* [Stated exercise] Copy every one of these records word for word, with no changes.

Data extracted from a collection
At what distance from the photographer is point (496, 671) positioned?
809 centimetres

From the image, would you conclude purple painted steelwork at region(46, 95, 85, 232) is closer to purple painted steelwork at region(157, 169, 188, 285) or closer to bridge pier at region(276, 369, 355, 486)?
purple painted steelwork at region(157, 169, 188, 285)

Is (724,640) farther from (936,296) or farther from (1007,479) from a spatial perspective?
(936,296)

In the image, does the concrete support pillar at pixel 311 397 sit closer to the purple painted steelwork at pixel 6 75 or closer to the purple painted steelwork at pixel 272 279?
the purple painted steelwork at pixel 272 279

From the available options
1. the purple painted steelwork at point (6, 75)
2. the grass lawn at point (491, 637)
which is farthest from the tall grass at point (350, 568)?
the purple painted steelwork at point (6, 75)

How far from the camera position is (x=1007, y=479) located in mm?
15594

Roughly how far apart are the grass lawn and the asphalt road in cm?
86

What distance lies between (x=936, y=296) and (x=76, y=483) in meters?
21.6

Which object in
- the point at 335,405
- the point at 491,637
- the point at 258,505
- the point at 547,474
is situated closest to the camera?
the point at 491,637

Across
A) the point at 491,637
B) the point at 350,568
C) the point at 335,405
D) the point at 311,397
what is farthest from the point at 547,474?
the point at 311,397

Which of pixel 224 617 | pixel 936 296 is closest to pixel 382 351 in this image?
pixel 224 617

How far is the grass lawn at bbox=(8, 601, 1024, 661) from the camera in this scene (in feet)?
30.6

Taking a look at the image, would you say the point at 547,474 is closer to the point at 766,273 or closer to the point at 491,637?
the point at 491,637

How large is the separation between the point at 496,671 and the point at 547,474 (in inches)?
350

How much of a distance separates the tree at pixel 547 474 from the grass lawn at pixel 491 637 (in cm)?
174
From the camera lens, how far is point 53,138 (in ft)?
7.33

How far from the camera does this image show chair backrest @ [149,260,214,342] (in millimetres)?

* [Answer to the task]
At what distance from the photographer is point (496, 671) positioned?
809 centimetres

From the image, would you conclude purple painted steelwork at region(46, 95, 85, 232) is closer to purple painted steelwork at region(157, 169, 188, 285) or closer to bridge pier at region(276, 369, 355, 486)?
purple painted steelwork at region(157, 169, 188, 285)

Is (724,640) farther from (936,296) or farther from (1007,479) from a spatial perspective?
(936,296)

In the image, does the concrete support pillar at pixel 311 397 sit closer to the purple painted steelwork at pixel 6 75 or closer to the purple painted steelwork at pixel 272 279?
the purple painted steelwork at pixel 272 279

From the available options
1. the purple painted steelwork at point (6, 75)
2. the grass lawn at point (491, 637)
which is farthest from the tall grass at point (350, 568)?
the purple painted steelwork at point (6, 75)

How far from the camera position is (x=1007, y=479) located in mm?
15594

Roughly how far apart are the grass lawn and the asphalt road in cm?
86

What distance lies between (x=936, y=296) and (x=76, y=483) in meters?
21.6

Which object in
- the point at 335,405
- the point at 491,637
- the point at 258,505
- the point at 547,474
is situated closest to the camera?
the point at 491,637

Across
A) the point at 491,637
B) the point at 350,568
C) the point at 335,405
D) the point at 311,397
what is farthest from the point at 547,474?
the point at 311,397

Which of pixel 224 617 | pixel 936 296 is closest to pixel 382 351 in this image?
pixel 224 617

How far is the grass lawn at bbox=(8, 601, 1024, 661) from the camera in this scene (in feet)?
30.6

Taking a look at the image, would you say the point at 547,474 is closer to the point at 766,273 or closer to the point at 491,637?
the point at 491,637

How large is the separation between the point at 496,671 and the point at 547,474 (in inches)?
350

How much of a distance separates the tree at pixel 547 474 from the grass lawn at pixel 491 637 (in cm)?
174
From the camera lens, how far is point 53,138 (in ft)?
7.33

How far from the camera does this image show chair backrest @ [149,260,214,342] (in millimetres)?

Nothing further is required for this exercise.